• **ПРЕДЛОЖЕННЫЙ ОТРЫВОК**
▬▬▬

Они сопротивлялись уже на протяжении нескольких десятилетий. Лишь по окончании Крымской войны Александр II назначил главнокомандующим на Кавказе князя Барятинского, активно приступившего к решению проблемы. Вскоре под его командованием было взято село Ведено, что повлекло за собой подчинение почти всего Дагестана. Предводитель горцев, Шамиль со своими приверженцами удалился на неприступные высоты аула Гуниб, но был окружен. После решительного штурма он был вынужден сдаться. Пленение Шамиля стало коренным переломом в Кавказской войне – 21 мая 1864 года русский император получил телеграмму о полном покорении Западного Кавказа.

▬▬▬

• **ПРЕДОСТАВЛЕННЫЕ МАТЕРИАЛЫ**
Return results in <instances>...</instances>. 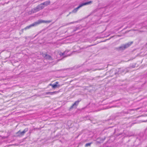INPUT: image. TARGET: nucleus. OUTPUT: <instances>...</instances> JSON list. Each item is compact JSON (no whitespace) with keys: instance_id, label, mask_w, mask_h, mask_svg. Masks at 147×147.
<instances>
[{"instance_id":"obj_10","label":"nucleus","mask_w":147,"mask_h":147,"mask_svg":"<svg viewBox=\"0 0 147 147\" xmlns=\"http://www.w3.org/2000/svg\"><path fill=\"white\" fill-rule=\"evenodd\" d=\"M34 26H35V25H34V23H33V24H30L29 26H27L25 28H24V29H25V30H26V29H27L30 28L31 27Z\"/></svg>"},{"instance_id":"obj_13","label":"nucleus","mask_w":147,"mask_h":147,"mask_svg":"<svg viewBox=\"0 0 147 147\" xmlns=\"http://www.w3.org/2000/svg\"><path fill=\"white\" fill-rule=\"evenodd\" d=\"M92 144V142L86 143L85 145V146L86 147H88V146H90L91 144Z\"/></svg>"},{"instance_id":"obj_12","label":"nucleus","mask_w":147,"mask_h":147,"mask_svg":"<svg viewBox=\"0 0 147 147\" xmlns=\"http://www.w3.org/2000/svg\"><path fill=\"white\" fill-rule=\"evenodd\" d=\"M28 131V128H26L24 130L22 131V133H23V134L24 135L25 133L26 132H27Z\"/></svg>"},{"instance_id":"obj_11","label":"nucleus","mask_w":147,"mask_h":147,"mask_svg":"<svg viewBox=\"0 0 147 147\" xmlns=\"http://www.w3.org/2000/svg\"><path fill=\"white\" fill-rule=\"evenodd\" d=\"M58 92L57 91H54L52 92H47L46 93V94H49L51 95H53L54 94H56Z\"/></svg>"},{"instance_id":"obj_5","label":"nucleus","mask_w":147,"mask_h":147,"mask_svg":"<svg viewBox=\"0 0 147 147\" xmlns=\"http://www.w3.org/2000/svg\"><path fill=\"white\" fill-rule=\"evenodd\" d=\"M59 82H55V84H50V85L51 86L52 88H55L56 87H59L60 86V85L58 84Z\"/></svg>"},{"instance_id":"obj_6","label":"nucleus","mask_w":147,"mask_h":147,"mask_svg":"<svg viewBox=\"0 0 147 147\" xmlns=\"http://www.w3.org/2000/svg\"><path fill=\"white\" fill-rule=\"evenodd\" d=\"M81 101V100H78L75 102L71 106L70 108L72 109L73 108V107L75 106H77L79 104V102Z\"/></svg>"},{"instance_id":"obj_9","label":"nucleus","mask_w":147,"mask_h":147,"mask_svg":"<svg viewBox=\"0 0 147 147\" xmlns=\"http://www.w3.org/2000/svg\"><path fill=\"white\" fill-rule=\"evenodd\" d=\"M17 136L18 137H21L24 136L22 132H21L20 131H19L16 133Z\"/></svg>"},{"instance_id":"obj_8","label":"nucleus","mask_w":147,"mask_h":147,"mask_svg":"<svg viewBox=\"0 0 147 147\" xmlns=\"http://www.w3.org/2000/svg\"><path fill=\"white\" fill-rule=\"evenodd\" d=\"M46 59H50L51 58V57L47 54H44L42 55Z\"/></svg>"},{"instance_id":"obj_4","label":"nucleus","mask_w":147,"mask_h":147,"mask_svg":"<svg viewBox=\"0 0 147 147\" xmlns=\"http://www.w3.org/2000/svg\"><path fill=\"white\" fill-rule=\"evenodd\" d=\"M50 3V2L49 1H45L42 3L40 4V5H41V6L43 7V8L45 6L44 5L47 6L49 5Z\"/></svg>"},{"instance_id":"obj_7","label":"nucleus","mask_w":147,"mask_h":147,"mask_svg":"<svg viewBox=\"0 0 147 147\" xmlns=\"http://www.w3.org/2000/svg\"><path fill=\"white\" fill-rule=\"evenodd\" d=\"M129 46V45L128 44L125 45L123 46L119 47V49L120 50H124L128 47Z\"/></svg>"},{"instance_id":"obj_2","label":"nucleus","mask_w":147,"mask_h":147,"mask_svg":"<svg viewBox=\"0 0 147 147\" xmlns=\"http://www.w3.org/2000/svg\"><path fill=\"white\" fill-rule=\"evenodd\" d=\"M43 9V7L41 6V5H38L35 8L32 9V11L33 13H34Z\"/></svg>"},{"instance_id":"obj_1","label":"nucleus","mask_w":147,"mask_h":147,"mask_svg":"<svg viewBox=\"0 0 147 147\" xmlns=\"http://www.w3.org/2000/svg\"><path fill=\"white\" fill-rule=\"evenodd\" d=\"M92 3V1H89L88 2H86L85 3H82L80 4L79 6L77 7V8L74 9L72 11V12L73 13H76L78 9L80 8V7H82V6L85 5H88L90 4L91 3Z\"/></svg>"},{"instance_id":"obj_3","label":"nucleus","mask_w":147,"mask_h":147,"mask_svg":"<svg viewBox=\"0 0 147 147\" xmlns=\"http://www.w3.org/2000/svg\"><path fill=\"white\" fill-rule=\"evenodd\" d=\"M51 22V21H45L42 20H38L37 22L34 23L35 26L37 25L42 23H49Z\"/></svg>"}]
</instances>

▬▬▬

Выпишите из отрывка о Кавказской войне без изменений всё от слов «Они сопротивлялись уже» вплоть до слов «покорении Западного Кавказа.».

• **РЕЗУЛЬТАТ ВЫПОЛНЕНИЯ**
Они сопротивлялись уже на протяжении нескольких десятилетий. Лишь по окончании Крымской войны Александр II назначил главнокомандующим на Кавказе князя Барятинского, активно приступившего к решению проблемы. Вскоре под его командованием было взято село Ведено, что повлекло за собой подчинение почти всего Дагестана. Предводитель горцев, Шамиль со своими приверженцами удалился на неприступные высоты аула Гуниб, но был окружен. После решительного штурма он был вынужден сдаться. Пленение Шамиля стало коренным переломом в Кавказской войне – 21 мая 1864 года русский император получил телеграмму о полном покорении Западного Кавказа.